A Câmara dos Deputados aprovou no dia 3 de fevereiro o projeto de decreto legislativo 271/21, que permite a adesão do Brasil à ASI - Aliança Solar Internacional, coalizão intergovernamental que reúne as nações com os melhores recursos solares do planeta. Ainda sujeito à aprovação no Senado Federal, o projeto ratifica o Acordo sobre o Estabelecimento da ASI, lançado durante a Conferência do Clima COP21, em Paris, em 2015, e oficialmente assinado em Nova Délhi, na Índia, em 2016.

A ASI, sediada em Nova Délhi, tem como meta auxiliar os atuais 121 países membros no enfrentamento de desafios comuns para a difusão da energia solar, com a implementação de programas e atividades voluntárias de base.
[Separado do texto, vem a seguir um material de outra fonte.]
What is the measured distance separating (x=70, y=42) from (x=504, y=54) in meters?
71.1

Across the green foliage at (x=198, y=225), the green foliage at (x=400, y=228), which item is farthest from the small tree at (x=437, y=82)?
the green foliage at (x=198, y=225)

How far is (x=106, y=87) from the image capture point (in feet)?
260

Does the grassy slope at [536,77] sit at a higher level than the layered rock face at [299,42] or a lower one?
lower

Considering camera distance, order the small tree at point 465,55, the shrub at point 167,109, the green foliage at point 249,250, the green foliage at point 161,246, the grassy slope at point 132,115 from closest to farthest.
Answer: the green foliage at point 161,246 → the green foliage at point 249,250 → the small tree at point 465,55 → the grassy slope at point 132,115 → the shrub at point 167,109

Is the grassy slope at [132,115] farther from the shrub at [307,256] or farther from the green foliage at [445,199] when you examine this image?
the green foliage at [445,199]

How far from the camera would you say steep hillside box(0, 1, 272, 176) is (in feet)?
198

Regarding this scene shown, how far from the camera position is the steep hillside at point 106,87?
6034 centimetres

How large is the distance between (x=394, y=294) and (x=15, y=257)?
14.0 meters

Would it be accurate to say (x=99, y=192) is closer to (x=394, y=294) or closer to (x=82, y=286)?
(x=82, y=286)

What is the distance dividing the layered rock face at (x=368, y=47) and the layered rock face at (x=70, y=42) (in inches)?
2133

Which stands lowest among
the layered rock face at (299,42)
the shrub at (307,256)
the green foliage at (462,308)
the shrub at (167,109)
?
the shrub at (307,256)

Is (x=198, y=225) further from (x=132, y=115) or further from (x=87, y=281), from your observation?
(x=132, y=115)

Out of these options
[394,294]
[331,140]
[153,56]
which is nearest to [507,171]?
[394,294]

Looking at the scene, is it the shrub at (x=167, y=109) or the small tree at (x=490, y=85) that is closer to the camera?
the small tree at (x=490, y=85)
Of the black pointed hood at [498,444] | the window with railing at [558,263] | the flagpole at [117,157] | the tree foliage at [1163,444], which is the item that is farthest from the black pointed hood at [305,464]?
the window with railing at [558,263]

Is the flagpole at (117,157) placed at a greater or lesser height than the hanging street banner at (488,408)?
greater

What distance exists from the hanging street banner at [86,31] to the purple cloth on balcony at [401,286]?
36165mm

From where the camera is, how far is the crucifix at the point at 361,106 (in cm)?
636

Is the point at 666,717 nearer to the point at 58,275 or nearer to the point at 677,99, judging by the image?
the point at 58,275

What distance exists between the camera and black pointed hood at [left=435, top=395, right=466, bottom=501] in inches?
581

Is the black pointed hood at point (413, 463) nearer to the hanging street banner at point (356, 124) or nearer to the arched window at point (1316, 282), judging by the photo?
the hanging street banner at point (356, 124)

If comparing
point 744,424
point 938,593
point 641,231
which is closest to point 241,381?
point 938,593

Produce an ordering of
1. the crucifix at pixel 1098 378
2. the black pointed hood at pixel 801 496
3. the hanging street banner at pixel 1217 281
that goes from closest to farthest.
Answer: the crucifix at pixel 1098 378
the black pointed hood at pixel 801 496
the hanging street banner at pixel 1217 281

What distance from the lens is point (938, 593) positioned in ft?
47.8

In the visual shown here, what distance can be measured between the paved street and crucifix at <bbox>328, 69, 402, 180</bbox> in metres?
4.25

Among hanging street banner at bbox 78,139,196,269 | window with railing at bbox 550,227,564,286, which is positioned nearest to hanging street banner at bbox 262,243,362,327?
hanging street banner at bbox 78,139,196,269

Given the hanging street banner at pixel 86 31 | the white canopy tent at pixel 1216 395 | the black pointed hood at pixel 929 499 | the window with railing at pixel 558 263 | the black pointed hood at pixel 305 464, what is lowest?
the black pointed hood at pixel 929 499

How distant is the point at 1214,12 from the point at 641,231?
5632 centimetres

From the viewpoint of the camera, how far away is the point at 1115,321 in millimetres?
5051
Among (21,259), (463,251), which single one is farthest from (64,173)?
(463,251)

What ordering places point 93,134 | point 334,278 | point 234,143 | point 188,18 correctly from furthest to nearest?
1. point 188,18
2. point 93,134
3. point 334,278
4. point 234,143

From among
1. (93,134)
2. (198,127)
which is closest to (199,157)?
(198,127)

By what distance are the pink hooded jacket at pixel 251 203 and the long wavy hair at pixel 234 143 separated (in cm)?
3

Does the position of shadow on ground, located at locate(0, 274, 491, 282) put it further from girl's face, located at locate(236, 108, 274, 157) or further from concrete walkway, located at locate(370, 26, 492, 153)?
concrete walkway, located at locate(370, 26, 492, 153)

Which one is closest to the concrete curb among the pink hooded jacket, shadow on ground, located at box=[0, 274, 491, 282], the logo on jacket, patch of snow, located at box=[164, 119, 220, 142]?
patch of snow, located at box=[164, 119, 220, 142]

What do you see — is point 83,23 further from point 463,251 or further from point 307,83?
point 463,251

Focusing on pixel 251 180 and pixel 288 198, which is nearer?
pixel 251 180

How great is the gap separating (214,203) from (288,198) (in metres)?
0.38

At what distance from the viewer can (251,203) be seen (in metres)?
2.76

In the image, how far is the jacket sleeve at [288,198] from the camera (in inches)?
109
A criação do organismo internacional atende a três premissas básicas: reduzir o custo da energia solar; mobilizar mais de US$ 1 trilhão em investimentos para a implementação da fonte até 2030; e preparar o caminho para novas tecnologias que usam o sol como recurso primário.

Com a adesão, a expectativa é a de que o Brasil se beneficie com o acesso a linhas multilaterais de financiamento, a programas internacionais de pesquisa e desenvolvimento e de capacitação profissional, a ações de fomento a novas tecnologias solares, além de conseguir apoio nas áreas de regulação e de políticas públicas. Para fazer parte da ASI, o Brasil não precisa se comprometer com obrigações financeiras.

A aprovação no plenário da Câmara foi comemorada pelo presidente da Absolar, Rodrigo Sauaia. Para ele, a participação plena na ASI contribuirá para que o País recupere o tempo perdido, já que não aderiu ao organismo desde o seu início em 2016, incorporando as melhores práticas internacionais e acelerando o desenvolvimento da fonte solar fotovoltaica. Na sua avaliação, a expectativa agora é a de que a tramitação no Senado seja célere.